• **AIM OF THE EXERCISE**
In the records below, take the line containing "Researchers used the" and reproduce it and every subsequent line exactly, adding nothing.

____________

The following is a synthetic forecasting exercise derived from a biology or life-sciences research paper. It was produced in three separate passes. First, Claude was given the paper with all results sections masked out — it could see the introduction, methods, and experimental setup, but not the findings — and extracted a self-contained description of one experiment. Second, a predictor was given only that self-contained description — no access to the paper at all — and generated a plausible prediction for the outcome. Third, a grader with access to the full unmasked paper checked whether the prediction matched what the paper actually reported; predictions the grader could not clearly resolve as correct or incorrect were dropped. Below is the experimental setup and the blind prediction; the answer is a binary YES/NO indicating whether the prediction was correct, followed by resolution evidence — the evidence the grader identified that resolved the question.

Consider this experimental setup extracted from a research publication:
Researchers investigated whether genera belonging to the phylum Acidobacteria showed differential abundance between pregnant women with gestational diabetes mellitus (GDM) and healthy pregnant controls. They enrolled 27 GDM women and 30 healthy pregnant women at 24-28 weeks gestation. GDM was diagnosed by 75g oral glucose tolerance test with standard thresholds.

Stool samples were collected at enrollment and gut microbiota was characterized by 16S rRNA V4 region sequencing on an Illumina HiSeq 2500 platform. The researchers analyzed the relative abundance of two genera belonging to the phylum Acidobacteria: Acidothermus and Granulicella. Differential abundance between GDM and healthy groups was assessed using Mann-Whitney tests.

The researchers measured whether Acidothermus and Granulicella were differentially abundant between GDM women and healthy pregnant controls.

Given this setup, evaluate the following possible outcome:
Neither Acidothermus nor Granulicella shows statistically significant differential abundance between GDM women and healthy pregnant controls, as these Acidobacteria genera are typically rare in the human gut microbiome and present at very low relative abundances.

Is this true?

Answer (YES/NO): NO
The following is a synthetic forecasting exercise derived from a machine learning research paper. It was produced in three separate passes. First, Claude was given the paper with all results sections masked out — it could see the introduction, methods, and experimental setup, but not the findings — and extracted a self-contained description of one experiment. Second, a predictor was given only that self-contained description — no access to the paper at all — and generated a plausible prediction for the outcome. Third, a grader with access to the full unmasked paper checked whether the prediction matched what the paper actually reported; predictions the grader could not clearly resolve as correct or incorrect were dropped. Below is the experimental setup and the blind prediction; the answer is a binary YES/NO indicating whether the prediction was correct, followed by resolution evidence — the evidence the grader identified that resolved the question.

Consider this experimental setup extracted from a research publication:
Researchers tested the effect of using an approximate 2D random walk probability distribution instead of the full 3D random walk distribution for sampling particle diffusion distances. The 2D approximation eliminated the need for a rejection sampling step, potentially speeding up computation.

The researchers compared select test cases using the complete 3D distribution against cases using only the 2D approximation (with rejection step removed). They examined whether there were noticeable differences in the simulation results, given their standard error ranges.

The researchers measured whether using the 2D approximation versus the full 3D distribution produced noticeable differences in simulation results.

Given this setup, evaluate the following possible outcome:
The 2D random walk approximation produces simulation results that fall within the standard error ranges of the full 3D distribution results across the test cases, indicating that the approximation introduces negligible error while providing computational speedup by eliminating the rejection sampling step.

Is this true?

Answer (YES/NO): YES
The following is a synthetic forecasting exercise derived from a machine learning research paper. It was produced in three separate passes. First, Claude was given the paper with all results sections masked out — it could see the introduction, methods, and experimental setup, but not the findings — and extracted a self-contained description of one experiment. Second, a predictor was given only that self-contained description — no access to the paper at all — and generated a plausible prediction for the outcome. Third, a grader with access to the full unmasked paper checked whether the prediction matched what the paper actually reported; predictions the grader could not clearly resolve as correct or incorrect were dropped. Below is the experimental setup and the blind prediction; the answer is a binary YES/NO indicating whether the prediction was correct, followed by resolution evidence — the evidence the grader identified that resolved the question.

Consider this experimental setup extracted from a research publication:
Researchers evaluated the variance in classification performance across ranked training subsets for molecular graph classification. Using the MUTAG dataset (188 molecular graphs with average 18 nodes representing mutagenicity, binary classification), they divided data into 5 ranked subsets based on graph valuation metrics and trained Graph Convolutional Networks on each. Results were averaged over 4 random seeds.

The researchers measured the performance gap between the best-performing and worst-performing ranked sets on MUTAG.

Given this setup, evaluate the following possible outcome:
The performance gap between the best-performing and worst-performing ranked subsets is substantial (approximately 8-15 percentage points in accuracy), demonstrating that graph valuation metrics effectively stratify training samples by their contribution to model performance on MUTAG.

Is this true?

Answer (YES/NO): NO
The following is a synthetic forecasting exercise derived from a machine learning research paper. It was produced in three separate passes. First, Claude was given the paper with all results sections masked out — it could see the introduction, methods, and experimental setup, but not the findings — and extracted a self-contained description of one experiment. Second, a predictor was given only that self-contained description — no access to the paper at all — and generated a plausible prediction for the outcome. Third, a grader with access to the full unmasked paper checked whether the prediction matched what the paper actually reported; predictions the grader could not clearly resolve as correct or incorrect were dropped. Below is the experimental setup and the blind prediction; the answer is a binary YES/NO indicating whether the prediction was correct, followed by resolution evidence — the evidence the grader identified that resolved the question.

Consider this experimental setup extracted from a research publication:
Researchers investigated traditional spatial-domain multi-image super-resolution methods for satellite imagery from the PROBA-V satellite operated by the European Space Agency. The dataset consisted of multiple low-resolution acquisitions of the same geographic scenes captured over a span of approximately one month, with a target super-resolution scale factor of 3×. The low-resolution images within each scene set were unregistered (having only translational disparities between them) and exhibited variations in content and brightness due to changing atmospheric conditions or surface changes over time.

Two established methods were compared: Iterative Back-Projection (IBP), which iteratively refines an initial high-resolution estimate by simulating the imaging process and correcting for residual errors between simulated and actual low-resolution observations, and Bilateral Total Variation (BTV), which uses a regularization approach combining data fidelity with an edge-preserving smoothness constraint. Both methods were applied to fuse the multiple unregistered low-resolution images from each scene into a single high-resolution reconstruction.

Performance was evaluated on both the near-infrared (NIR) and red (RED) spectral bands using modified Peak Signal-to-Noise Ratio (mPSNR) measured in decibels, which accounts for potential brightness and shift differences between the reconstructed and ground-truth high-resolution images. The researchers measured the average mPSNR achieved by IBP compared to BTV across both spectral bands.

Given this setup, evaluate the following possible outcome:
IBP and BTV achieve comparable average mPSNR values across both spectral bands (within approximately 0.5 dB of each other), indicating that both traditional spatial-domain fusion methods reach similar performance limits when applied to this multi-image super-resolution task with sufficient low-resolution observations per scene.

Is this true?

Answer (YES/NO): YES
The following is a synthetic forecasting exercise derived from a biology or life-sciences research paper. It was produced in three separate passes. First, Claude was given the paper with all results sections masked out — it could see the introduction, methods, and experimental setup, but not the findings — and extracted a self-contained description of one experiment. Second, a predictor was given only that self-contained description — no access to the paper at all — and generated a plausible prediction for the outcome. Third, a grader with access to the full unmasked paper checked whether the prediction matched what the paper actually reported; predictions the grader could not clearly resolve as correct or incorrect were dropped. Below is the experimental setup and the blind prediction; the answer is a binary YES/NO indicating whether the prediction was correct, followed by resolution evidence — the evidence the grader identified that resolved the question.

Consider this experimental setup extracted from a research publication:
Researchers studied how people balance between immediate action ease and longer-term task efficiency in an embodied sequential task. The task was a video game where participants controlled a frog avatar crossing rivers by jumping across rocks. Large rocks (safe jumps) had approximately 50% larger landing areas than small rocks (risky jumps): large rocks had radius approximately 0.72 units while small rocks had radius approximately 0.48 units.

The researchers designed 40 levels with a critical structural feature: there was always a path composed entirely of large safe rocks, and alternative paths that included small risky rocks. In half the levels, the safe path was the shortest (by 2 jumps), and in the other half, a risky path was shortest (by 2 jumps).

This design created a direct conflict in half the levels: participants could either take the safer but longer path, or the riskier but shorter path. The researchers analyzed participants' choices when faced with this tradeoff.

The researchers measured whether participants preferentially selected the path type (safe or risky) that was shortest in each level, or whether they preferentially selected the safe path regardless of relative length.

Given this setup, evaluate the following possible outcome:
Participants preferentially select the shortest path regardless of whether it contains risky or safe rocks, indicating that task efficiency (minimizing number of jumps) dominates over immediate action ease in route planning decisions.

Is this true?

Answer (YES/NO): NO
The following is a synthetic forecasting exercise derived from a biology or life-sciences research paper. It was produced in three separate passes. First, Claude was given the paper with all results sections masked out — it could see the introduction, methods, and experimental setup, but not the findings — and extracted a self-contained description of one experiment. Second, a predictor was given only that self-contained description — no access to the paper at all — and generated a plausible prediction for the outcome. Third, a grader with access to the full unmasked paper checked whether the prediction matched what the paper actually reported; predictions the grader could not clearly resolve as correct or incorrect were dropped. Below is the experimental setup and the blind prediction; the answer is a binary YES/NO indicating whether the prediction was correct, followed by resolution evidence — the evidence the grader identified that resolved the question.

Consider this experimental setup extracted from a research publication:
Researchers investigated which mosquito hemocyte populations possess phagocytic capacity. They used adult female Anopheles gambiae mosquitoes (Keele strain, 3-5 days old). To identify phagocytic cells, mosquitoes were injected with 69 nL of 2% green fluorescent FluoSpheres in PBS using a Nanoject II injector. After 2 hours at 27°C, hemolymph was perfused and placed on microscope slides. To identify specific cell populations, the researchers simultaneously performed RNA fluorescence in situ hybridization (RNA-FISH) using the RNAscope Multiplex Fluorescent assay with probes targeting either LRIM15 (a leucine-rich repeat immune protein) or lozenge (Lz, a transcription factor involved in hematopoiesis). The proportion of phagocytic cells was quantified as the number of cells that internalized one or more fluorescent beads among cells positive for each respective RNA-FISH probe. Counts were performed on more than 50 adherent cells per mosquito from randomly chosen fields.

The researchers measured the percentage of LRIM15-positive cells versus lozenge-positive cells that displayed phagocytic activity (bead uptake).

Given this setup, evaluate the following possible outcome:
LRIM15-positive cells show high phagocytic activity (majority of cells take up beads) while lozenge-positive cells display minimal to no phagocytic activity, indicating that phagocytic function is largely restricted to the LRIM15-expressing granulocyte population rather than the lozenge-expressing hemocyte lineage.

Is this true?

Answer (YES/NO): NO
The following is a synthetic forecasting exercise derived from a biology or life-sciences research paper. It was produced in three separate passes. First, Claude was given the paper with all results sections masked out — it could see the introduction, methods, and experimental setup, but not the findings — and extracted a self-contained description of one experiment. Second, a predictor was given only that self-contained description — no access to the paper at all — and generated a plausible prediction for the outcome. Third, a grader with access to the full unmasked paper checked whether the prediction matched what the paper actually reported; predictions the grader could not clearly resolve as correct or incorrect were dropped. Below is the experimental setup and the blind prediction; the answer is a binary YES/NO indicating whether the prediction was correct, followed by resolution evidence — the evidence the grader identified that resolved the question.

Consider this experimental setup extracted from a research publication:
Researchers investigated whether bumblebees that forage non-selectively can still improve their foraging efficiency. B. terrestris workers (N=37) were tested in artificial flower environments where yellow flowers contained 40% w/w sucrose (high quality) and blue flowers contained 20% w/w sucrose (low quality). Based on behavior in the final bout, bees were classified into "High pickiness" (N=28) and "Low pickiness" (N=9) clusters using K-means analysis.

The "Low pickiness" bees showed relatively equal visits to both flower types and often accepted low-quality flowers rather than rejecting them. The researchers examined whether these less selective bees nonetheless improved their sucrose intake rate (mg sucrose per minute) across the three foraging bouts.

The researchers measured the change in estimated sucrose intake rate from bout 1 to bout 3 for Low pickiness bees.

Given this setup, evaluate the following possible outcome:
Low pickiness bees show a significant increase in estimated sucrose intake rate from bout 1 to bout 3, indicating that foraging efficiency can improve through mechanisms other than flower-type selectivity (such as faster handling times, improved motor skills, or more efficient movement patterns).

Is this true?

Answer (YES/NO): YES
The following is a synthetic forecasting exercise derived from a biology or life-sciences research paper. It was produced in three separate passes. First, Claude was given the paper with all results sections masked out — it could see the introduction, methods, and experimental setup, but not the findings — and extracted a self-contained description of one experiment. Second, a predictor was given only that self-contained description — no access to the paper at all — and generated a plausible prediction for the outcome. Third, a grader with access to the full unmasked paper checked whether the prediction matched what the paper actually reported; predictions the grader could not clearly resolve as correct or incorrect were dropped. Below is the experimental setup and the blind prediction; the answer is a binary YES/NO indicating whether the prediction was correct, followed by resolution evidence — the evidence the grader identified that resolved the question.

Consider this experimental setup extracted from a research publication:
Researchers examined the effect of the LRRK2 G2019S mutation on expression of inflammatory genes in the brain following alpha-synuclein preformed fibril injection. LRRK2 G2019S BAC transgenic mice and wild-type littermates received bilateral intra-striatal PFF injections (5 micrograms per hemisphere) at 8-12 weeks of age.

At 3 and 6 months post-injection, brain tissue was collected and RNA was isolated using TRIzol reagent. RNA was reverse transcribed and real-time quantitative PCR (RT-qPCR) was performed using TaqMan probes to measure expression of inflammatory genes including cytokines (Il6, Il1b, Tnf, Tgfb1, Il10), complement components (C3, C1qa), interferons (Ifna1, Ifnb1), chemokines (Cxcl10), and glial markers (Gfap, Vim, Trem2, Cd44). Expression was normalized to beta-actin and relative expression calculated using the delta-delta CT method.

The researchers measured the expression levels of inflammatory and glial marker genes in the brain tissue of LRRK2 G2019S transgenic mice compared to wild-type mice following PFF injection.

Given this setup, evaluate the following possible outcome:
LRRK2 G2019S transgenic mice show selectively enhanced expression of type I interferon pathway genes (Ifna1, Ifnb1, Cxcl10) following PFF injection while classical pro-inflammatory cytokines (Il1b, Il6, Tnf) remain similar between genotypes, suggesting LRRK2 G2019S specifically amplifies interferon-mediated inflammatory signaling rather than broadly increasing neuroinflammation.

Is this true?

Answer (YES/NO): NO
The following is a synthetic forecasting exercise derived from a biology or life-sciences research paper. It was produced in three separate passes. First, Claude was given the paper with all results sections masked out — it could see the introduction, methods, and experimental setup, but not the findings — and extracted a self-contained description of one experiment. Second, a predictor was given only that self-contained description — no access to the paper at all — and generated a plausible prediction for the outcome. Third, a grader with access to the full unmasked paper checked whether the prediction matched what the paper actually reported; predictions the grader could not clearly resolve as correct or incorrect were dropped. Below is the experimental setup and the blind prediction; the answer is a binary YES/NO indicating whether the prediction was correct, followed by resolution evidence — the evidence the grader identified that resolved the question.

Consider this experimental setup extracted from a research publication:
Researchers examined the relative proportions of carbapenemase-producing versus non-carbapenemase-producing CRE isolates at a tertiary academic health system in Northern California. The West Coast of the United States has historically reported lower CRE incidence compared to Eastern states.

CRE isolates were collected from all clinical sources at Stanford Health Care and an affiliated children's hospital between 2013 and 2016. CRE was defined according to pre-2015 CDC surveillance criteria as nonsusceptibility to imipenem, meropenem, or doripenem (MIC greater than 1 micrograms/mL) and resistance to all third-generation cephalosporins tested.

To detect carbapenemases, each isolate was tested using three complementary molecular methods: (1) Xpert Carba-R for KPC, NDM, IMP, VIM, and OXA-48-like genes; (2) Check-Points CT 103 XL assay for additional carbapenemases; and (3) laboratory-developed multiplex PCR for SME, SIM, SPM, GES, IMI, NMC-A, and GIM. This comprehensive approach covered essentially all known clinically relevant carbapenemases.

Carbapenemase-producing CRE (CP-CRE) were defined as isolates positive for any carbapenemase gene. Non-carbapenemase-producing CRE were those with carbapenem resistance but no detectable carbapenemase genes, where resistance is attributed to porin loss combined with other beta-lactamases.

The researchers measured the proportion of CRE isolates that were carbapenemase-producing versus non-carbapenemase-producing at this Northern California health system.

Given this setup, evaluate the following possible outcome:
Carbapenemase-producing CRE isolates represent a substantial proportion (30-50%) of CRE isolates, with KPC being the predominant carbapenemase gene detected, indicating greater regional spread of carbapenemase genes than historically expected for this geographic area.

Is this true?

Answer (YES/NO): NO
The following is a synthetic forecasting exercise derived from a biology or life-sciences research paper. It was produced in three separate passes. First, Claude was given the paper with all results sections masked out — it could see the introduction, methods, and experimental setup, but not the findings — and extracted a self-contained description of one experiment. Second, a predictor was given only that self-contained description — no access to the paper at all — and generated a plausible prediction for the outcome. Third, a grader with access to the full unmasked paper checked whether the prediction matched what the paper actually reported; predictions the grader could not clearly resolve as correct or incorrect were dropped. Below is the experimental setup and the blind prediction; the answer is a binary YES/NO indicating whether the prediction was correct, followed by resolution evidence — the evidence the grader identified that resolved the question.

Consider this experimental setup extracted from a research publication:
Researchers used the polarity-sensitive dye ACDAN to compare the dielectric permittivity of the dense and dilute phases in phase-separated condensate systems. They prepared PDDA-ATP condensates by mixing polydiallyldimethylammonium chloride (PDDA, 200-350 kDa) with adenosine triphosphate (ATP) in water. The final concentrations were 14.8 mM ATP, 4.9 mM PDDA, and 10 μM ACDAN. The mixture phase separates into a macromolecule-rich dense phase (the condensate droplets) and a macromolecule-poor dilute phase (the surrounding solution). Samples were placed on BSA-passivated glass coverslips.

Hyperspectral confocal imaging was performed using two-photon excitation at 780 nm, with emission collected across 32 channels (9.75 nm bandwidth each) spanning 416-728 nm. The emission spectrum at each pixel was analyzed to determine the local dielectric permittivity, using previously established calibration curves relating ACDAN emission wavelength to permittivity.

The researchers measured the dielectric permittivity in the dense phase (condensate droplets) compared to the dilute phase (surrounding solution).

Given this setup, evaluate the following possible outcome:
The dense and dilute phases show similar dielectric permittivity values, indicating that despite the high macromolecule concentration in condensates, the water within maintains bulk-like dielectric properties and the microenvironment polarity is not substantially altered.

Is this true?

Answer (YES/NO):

____________

• **RESPONSE AREA**
Researchers used the polarity-sensitive dye ACDAN to compare the dielectric permittivity of the dense and dilute phases in phase-separated condensate systems. They prepared PDDA-ATP condensates by mixing polydiallyldimethylammonium chloride (PDDA, 200-350 kDa) with adenosine triphosphate (ATP) in water. The final concentrations were 14.8 mM ATP, 4.9 mM PDDA, and 10 μM ACDAN. The mixture phase separates into a macromolecule-rich dense phase (the condensate droplets) and a macromolecule-poor dilute phase (the surrounding solution). Samples were placed on BSA-passivated glass coverslips.

Hyperspectral confocal imaging was performed using two-photon excitation at 780 nm, with emission collected across 32 channels (9.75 nm bandwidth each) spanning 416-728 nm. The emission spectrum at each pixel was analyzed to determine the local dielectric permittivity, using previously established calibration curves relating ACDAN emission wavelength to permittivity.

The researchers measured the dielectric permittivity in the dense phase (condensate droplets) compared to the dilute phase (surrounding solution).

Given this setup, evaluate the following possible outcome:
The dense and dilute phases show similar dielectric permittivity values, indicating that despite the high macromolecule concentration in condensates, the water within maintains bulk-like dielectric properties and the microenvironment polarity is not substantially altered.

Is this true?

Answer (YES/NO):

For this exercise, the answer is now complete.